— begin Supplied entries —

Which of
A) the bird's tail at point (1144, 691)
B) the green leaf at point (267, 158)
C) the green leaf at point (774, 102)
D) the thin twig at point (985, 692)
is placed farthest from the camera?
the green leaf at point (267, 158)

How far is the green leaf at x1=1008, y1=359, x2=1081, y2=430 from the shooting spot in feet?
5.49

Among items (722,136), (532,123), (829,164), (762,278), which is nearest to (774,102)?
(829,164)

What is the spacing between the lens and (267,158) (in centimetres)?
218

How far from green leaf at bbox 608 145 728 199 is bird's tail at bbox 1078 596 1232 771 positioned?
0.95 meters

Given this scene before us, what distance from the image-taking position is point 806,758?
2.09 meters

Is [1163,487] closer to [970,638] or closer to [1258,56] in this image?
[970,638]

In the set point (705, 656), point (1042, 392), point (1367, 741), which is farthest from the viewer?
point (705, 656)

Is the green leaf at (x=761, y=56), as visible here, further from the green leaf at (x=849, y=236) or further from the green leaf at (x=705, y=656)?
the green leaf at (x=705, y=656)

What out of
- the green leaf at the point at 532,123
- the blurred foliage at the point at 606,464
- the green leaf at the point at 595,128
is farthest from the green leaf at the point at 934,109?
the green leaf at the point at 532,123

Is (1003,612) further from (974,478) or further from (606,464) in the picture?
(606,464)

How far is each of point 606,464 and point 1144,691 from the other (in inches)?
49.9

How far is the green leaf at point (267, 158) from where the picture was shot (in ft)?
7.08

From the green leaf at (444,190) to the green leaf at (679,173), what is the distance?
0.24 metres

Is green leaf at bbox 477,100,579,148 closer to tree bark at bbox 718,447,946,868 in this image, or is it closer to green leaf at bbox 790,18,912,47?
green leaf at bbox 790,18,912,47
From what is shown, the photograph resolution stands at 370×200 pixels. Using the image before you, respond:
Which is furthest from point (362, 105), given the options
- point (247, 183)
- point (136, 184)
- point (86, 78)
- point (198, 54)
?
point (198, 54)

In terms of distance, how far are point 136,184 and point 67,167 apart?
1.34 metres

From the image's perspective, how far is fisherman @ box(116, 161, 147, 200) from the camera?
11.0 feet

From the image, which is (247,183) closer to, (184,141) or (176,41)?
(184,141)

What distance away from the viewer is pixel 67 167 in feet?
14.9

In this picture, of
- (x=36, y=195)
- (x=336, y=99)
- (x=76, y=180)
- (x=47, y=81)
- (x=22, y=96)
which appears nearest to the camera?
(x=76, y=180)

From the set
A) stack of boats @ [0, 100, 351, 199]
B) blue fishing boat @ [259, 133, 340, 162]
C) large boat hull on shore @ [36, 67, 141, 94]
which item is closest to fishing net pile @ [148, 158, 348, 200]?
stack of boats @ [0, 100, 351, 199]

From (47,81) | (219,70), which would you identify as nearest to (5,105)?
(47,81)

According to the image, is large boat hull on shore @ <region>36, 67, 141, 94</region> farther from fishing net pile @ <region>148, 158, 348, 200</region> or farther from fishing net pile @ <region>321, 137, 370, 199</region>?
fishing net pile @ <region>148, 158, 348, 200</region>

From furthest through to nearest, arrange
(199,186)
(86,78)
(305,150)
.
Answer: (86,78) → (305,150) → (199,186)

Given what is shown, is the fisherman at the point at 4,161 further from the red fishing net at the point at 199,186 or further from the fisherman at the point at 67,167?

— end Supplied entries —

__Exercise details__:
Can you write out every line of all the rows above as a numbered list, leaving out the blank lines?

__Final answer__:
1. Which of
2. A) the bird's tail at point (1144, 691)
3. B) the green leaf at point (267, 158)
4. C) the green leaf at point (774, 102)
5. D) the thin twig at point (985, 692)
6. is placed farthest from the camera?
7. the green leaf at point (267, 158)
8. How far is the green leaf at x1=1008, y1=359, x2=1081, y2=430 from the shooting spot in feet?
9. 5.49
10. Among items (722,136), (532,123), (829,164), (762,278), which is nearest to (774,102)?
11. (829,164)
12. What is the spacing between the lens and (267,158) (in centimetres)?
13. 218
14. How far from green leaf at bbox 608 145 728 199 is bird's tail at bbox 1078 596 1232 771 positioned?
15. 0.95 meters
16. Given this scene before us, what distance from the image-taking position is point 806,758?
17. 2.09 meters
18. Is [1163,487] closer to [970,638] or closer to [1258,56] in this image?
19. [970,638]
20. In the set point (705, 656), point (1042, 392), point (1367, 741), which is farthest from the viewer?
21. point (705, 656)
22. Is the green leaf at (x=761, y=56), as visible here, further from the green leaf at (x=849, y=236) or further from the green leaf at (x=705, y=656)?
23. the green leaf at (x=705, y=656)
24. What out of
25. - the green leaf at the point at 532,123
26. - the blurred foliage at the point at 606,464
27. - the green leaf at the point at 595,128
28. is farthest from the green leaf at the point at 934,109?
29. the green leaf at the point at 532,123
30. Is (1003,612) further from (974,478) or further from (606,464) in the picture?
31. (606,464)
32. How far is each of point 606,464 and point 1144,691 from the other (in inches)?
33. 49.9
34. How far is the green leaf at point (267, 158) from where the picture was shot (in ft)?
35. 7.08
36. From the green leaf at (444,190) to the green leaf at (679,173), what is the distance?
37. 0.24 metres
38. Is green leaf at bbox 477,100,579,148 closer to tree bark at bbox 718,447,946,868 in this image, or is it closer to green leaf at bbox 790,18,912,47?
39. green leaf at bbox 790,18,912,47
40. From what is shown, the photograph resolution stands at 370×200 pixels. Using the image before you, respond:
41. Which is furthest from point (362, 105), given the options
42. - point (247, 183)
43. - point (136, 184)
44. - point (86, 78)
45. - point (198, 54)
46. ?
47. point (198, 54)
48. In terms of distance, how far are point 136,184 and point 67,167 apart?
49. 1.34 metres
50. From the image's perspective, how far is fisherman @ box(116, 161, 147, 200) from the camera?
51. 11.0 feet
52. From the image, which is (247,183) closer to, (184,141) or (176,41)?
53. (184,141)
54. What distance away from the viewer is pixel 67 167 in feet?
55. 14.9
56. In this picture, of
57. - (x=36, y=195)
58. - (x=336, y=99)
59. - (x=76, y=180)
60. - (x=47, y=81)
61. - (x=22, y=96)
62. which appears nearest to the camera?
63. (x=76, y=180)
64. From the set
65. A) stack of boats @ [0, 100, 351, 199]
66. B) blue fishing boat @ [259, 133, 340, 162]
67. C) large boat hull on shore @ [36, 67, 141, 94]
68. which item is closest to fishing net pile @ [148, 158, 348, 200]?
69. stack of boats @ [0, 100, 351, 199]
70. From (47,81) | (219,70), which would you identify as nearest to (5,105)?
71. (47,81)
72. According to the image, is large boat hull on shore @ <region>36, 67, 141, 94</region> farther from fishing net pile @ <region>148, 158, 348, 200</region> or farther from fishing net pile @ <region>321, 137, 370, 199</region>?
73. fishing net pile @ <region>148, 158, 348, 200</region>
74. From furthest through to nearest, arrange
75. (199,186)
76. (86,78)
77. (305,150)
78. .
79. Answer: (86,78) → (305,150) → (199,186)
80. Given what is shown, is the fisherman at the point at 4,161 further from the red fishing net at the point at 199,186 or further from the fisherman at the point at 67,167?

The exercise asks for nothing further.